### Tasks
A – In the note card instructions, what size is a standard A-2 envelope?
B – Please quote the note card instructions from "Below are step-by-step" up to and including "graph paper, etc.)".

### Given text
+++

Yep. The newest issue of ReadyMade will soon appear on newsstands, so it’s about time I write a little bit about my contribution to their previous issue (Dec. 2007 / Jan. 2008), which is still available, if you are interested. Better late than never!
As usual, ReadyMade published a fantastic issue, including a selection of ideas for making your own holiday gifts. The ideas center around materials: paper, wood, plastic, fabric and metal. I contributed an idea to the paper section on how to make a note card set from repurposed materials.
Below are step-by-step instructions for how to make your own set of these note cards from file folders and other papers that you may already have.
You will need these materials and tools:
• Hanging file folders
• Miscellaneous papers (sheet music, ruled paper, graph paper, etc.)
• Glue stick
• Thick rubber band
• Olfa / X-acto knife
• Bone folder (optional)
• Paper clips
1. One regular file folder makes two cards. Open up a folder and cut it perpendicular to the center fold at 4 1/4 in. to the left of the fold. The center fold will serve as the fold for the cards. Cut the rest of the folder down to 11 in. x 12 3/4 in., then cut that in half lengthwise to form two 5 1/2 in. x 12 3/4 in. rectangles. Fold each piece into a tri-fold.
2. You can use any design on the front of the card. I chose monograms, so I printed out a large letter, paper clipped it to the center panel, and cut it out to create a hole.
3. Choose a paper to show through the cutout, and cut it down to the size of the center panel. Glue it under the hole, then fold the right (front) panel and glue it down to the back side of the center panel.
4. Carefully open up a standard A-2 envelope (4 3/8 in. x 5 3/4 in.) and paper clip it to your paper of choice.
5. Use the original envelope as a guide to cut your paper in the same shape.
6. Fold the new envelope paper along the original envelope’s folds.
7. Glue the bottom flap to the side flaps to complete your envelope.
8. Repeat until you have a set of cards and envelopes.
9. Wrap up your set with a rubber band and use one of the leftover cutout letters as a gift tag.

+++

### Collected data entries
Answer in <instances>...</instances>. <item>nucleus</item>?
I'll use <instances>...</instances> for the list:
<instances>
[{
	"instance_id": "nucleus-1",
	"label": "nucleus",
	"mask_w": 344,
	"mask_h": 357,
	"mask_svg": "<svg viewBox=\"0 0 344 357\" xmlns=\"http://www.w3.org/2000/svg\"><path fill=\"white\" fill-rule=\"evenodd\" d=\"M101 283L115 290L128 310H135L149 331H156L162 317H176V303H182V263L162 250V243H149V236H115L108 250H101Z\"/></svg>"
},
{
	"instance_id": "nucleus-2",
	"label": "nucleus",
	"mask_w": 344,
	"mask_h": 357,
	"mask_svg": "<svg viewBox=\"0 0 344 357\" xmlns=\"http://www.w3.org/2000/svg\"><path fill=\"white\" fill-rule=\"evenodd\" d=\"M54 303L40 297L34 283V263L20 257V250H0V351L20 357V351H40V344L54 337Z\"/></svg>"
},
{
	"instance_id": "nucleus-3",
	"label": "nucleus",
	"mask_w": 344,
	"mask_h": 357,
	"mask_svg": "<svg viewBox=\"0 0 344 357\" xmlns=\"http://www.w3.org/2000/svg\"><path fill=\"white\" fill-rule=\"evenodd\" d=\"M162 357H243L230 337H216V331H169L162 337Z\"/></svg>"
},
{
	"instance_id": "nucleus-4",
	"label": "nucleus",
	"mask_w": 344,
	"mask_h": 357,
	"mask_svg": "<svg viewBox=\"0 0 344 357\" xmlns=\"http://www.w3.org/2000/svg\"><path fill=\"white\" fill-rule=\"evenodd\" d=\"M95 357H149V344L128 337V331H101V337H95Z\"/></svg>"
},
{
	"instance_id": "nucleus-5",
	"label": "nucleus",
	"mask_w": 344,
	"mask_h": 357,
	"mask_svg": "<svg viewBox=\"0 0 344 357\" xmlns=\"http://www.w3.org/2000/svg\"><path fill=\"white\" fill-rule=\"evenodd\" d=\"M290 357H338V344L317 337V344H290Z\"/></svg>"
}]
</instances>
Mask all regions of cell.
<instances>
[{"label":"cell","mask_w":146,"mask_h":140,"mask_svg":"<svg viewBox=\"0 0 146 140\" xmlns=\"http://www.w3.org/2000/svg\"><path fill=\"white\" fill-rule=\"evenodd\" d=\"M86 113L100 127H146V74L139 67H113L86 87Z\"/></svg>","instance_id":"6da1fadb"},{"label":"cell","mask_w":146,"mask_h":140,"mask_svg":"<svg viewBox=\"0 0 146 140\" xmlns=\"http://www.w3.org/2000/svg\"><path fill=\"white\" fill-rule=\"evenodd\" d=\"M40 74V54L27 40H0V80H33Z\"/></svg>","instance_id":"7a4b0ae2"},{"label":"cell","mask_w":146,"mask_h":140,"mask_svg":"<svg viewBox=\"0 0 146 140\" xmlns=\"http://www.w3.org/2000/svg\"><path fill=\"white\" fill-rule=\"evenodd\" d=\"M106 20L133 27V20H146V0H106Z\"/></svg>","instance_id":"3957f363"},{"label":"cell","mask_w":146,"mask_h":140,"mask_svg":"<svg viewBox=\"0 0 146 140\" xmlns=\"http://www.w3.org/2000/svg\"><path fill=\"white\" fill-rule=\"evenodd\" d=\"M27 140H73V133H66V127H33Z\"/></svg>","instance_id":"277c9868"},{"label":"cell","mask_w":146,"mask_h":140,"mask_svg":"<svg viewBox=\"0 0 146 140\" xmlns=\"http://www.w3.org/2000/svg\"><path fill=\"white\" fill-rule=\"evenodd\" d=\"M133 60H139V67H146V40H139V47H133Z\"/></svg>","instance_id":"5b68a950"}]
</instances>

+++

### Responses
A – 4 3/8 in. x 5 3/4 in.

B –
Below are step-by-step instructions for how to make your own set of these note cards from file folders and other papers that you may already have.
You will need these materials and tools:
• Hanging file folders
• Miscellaneous papers (sheet music, ruled paper, graph paper, etc.)